Source:
----------------

We're currently seeing ~1K of these a day, which adds a bit of noise to the logs.

It looks like this change could be the cause: https://gerrit.wikimedia.org/r/c/mediawiki/vendor/+/1057922

Event Timeline

It looks like this change could be the cause: https://gerrit.wikimedia.org/r/c/mediawiki/vendor/+/1057922

It's from this patch, yes,
https://gerrit.wikimedia.org/r/c/mediawiki/services/parsoid/+/540620/8

but the difference is going from substr to PHPUtils::safeSubstr which adds the assertion. In other words, it's likely surfacing the issue, rather than being the cause.

jnuche triaged this task as Unbreak Now! priority.Aug 8 2024, 10:27 AM

We got a continuous stream of this error and of T371617 after deploying wmf.17 to group2:

image.png (438×1 px, 68 KB)

Out of caution, I'm rolling back the train and setting these two errors as train blockers until someone can verify the actual impact

The root cause is usually old revisions with bad UTF-8, so the volume tends to vary based on how many folks are digging through back history.

I'll take a look to see if I can narrow things down more specifically, but as @arlo says this isn't a new issue, just a new log.

I'll take a look to see if I can narrow things down more specifically, but as @arlo says this isn't a new issue, just a new log.

Would it be possible to add more specific information about the error to the logged message field?

The data in the log entry is pretty generic: message is "Invariant failed: Bad UTF-8 at start of string", source file is "assert/src/Assert.php", etc. The only place with discriminating info is the stacktrace itself, but that field is not indexed and we cannot add filters for it on the dashboards. So the errors are creating a significant level of noise in the logs that we can't filter out at the moment or more precisely, I'm worried about filtering out too much by accident.

I'm having trouble reproducing the stack trace in the example; it's a html-to-wikitext conversion driven by an edit in Visual Editor. I suspect the issue is the following heading:

== أعراض الألم النفسي<ref>{{استشهاد ويب|عنوان=الألم النفسي: أسبابه، وأعراضه، وعلاجه|مسار=https://www.annajah.net/%D8%A7%D9%84%D8%A3%D9%84%D9%85-%D8%A7%D9%84%D9%86%D9%81%D8%B3%D9%8A-%D8%A3%D8%B3%D8%A8%D8%A7%D8%A8%D9%87-%D9%88%D8%A3%D8%B9%D8%B1%D8%A7%D8%B6%D9%87-%D9%88%D8%B9%D9%84%D8%A7%D8%AC%D9%87-article-33779|تاريخ الوصول=2024-08-06|صحيفة=النجاح|لغة=ar-SA}}</ref><ref>{{استشهاد ويب|عنوان=الألم النفسي وكيفية التعامل معه|مسار=https://altibbi.com/%D9%85%D9%82%D8%A7%D9%84%D8%A7%D8%AA-%D8%B7%D8%A8%D9%8A%D8%A9/%D8%A7%D9%84%D8%B5%D8%AD%D8%A9-%D8%A7%D9%84%D9%86%D9%81%D8%B3%D9%8A%D8%A9/%D8%A7%D9%84%D8%A7%D9%84%D9%85-%D8%A7%D9%84%D9%86%D9%81%D8%B3%D9%8A-9171|تاريخ الوصول=2024-08-06|صحيفة=الطبي|مؤلف=Altibbi.com|لغة=ar-US}}</ref> ==

which is quite an impressive mess.

----------------

[Entries on spatial positioning]
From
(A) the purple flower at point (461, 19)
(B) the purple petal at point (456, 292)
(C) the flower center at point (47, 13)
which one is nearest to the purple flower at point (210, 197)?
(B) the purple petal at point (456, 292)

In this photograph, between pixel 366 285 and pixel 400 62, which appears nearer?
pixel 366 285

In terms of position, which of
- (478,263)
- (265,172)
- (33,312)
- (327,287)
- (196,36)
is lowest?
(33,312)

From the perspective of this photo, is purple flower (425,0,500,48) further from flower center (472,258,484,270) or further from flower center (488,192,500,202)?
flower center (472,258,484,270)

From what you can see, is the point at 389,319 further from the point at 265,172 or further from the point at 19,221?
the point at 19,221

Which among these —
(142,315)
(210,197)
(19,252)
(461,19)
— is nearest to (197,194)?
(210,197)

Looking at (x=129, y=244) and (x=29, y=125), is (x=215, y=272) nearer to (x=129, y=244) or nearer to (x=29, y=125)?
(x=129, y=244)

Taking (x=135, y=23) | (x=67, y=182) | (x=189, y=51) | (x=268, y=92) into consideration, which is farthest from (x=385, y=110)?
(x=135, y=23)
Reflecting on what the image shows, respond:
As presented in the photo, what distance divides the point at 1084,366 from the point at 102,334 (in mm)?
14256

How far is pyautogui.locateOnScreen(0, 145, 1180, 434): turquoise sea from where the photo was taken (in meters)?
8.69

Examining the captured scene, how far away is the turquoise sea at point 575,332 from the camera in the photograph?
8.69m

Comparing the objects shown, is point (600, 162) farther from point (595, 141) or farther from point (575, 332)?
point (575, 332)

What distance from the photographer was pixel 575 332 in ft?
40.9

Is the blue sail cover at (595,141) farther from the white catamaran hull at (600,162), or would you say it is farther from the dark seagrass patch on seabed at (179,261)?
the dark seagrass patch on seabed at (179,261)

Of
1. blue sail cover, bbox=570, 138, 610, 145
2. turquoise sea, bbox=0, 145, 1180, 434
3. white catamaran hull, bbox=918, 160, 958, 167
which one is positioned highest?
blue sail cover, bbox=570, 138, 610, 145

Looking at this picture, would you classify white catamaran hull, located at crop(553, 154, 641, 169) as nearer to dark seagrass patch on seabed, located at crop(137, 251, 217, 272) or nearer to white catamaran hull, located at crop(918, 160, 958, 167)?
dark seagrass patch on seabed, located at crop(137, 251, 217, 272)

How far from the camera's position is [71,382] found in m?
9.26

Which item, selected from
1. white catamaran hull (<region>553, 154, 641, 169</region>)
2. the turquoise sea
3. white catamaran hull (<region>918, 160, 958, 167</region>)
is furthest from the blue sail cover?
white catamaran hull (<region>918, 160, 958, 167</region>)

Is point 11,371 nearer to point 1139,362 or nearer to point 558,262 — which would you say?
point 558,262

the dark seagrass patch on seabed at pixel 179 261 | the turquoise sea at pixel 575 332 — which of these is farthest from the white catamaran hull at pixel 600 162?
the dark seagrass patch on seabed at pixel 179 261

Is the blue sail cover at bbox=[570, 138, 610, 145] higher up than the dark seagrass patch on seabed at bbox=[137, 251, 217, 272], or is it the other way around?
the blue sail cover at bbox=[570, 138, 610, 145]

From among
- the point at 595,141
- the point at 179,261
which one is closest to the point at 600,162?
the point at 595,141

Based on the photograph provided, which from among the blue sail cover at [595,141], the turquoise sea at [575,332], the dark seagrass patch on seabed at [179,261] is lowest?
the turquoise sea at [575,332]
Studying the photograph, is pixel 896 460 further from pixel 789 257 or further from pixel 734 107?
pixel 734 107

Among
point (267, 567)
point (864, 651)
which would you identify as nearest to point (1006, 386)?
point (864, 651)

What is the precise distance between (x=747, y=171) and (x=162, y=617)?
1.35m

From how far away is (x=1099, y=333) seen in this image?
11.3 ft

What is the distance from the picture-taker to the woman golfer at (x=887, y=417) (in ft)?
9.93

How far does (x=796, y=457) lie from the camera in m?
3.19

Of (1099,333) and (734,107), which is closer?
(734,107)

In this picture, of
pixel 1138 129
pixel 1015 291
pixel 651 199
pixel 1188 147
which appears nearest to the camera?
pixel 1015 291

----------------

Directions:
Reproduce the passage of the error-log discussion between "but the difference" and "being the cause.", inclusive, switching "assertion" to "check".

Task solution:
but the difference is going from substr to PHPUtils::safeSubstr which adds the check. In other words, it's likely surfacing the issue, rather than being the cause.